In July 2018, Knuddels GmbH & Co. KG (Knuddels), operator of the chat community, noted the loss of 1.8 million user data records (including a file with unencrypted user passwords) as the result of a cyberattack. After reporting this incident to the appropriate supervisory authority, Knuddels was investigated for infringement of the GDPR. Because the authority deemed that the company’s IT security was not state-of-the-art, there was a high risk that the supervisory authority would impose a large fine on Knuddels.
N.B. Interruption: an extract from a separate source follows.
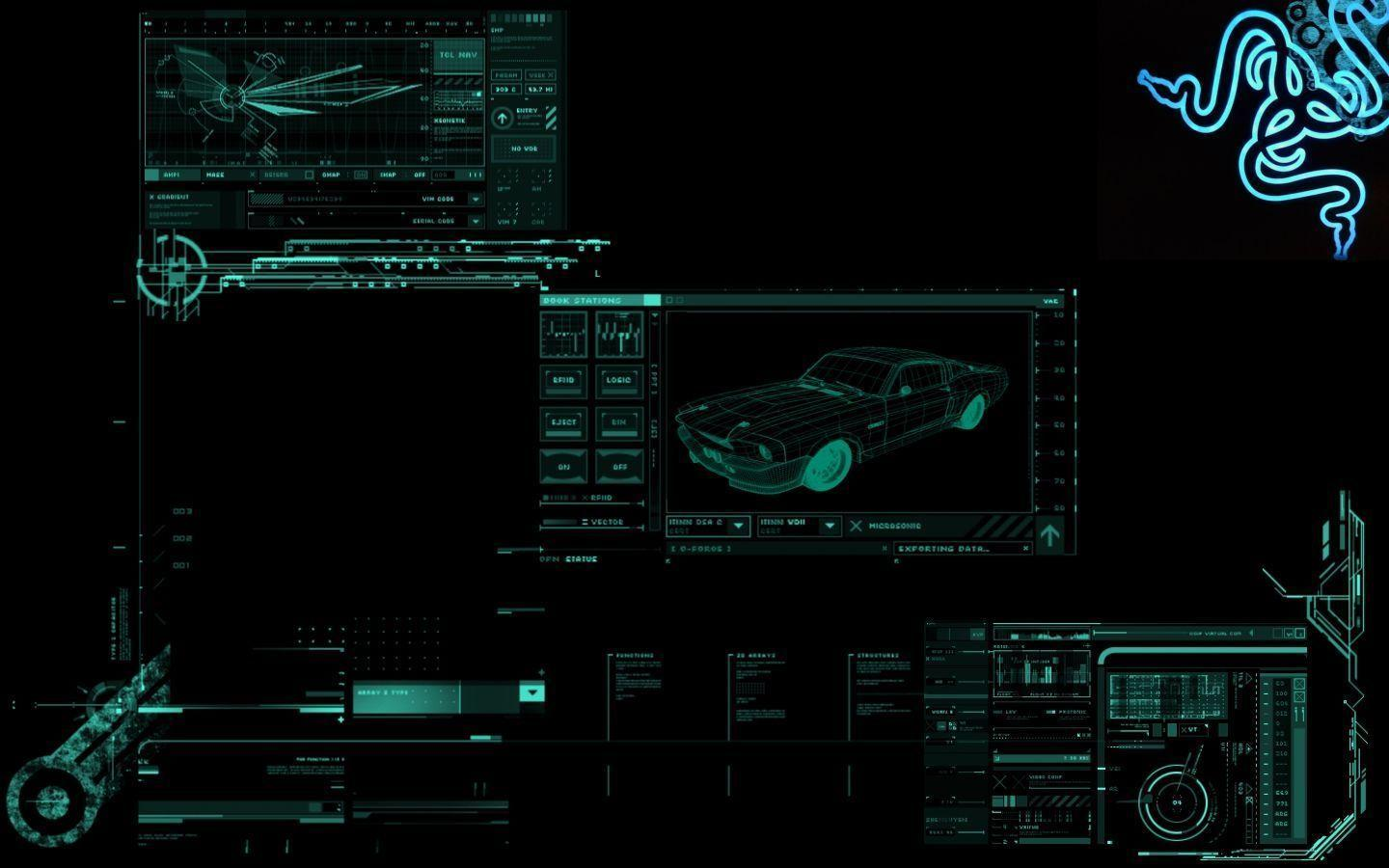 Stunning Futuristic Wallpapers 1440x900PX ~ Futuristic Wallpapers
The GDPR generally provides for maximum fines of up to €20 million or 4% of the total worldwide annual turnover of the preceding financial year, whichever amount is higher. However, the data protection supervisory authority of the German federal state of Baden-Württemberg, LfDI, imposed a relatively low fine on Knuddels of €20,000.00. In doing so, the LfDI took into account several key factors developed by Latham & Watkins as part of its defence strategy: Knuddels undertook comprehensive measures to achieve full transparency as quickly as possible after becoming aware of the attack, cooperating with the LfDI and investing in improvements to the company’s IT and data security systems and policies. The penalty notice issued by the LfDI states that Knuddels contributed to clarifying the details of the case and to achieving substantial progress in data security. The fact that Knuddels did not derive or intend to derive any economic advantage from the data breach was also regarded as a mitigating factor. The LfDI also considered in favour of Knuddels that the company’s data processing activities had not given rise to any objections in the past.

The LfDI’s decision is a first shot across the bow for the industry. Taking the Knuddels proceedings as a case study, it is clear that companies planning and implementing a data breach policy should consider strategies for dealing with IT and data security incidents and defending against fines in addition to making the usual investments in IT security.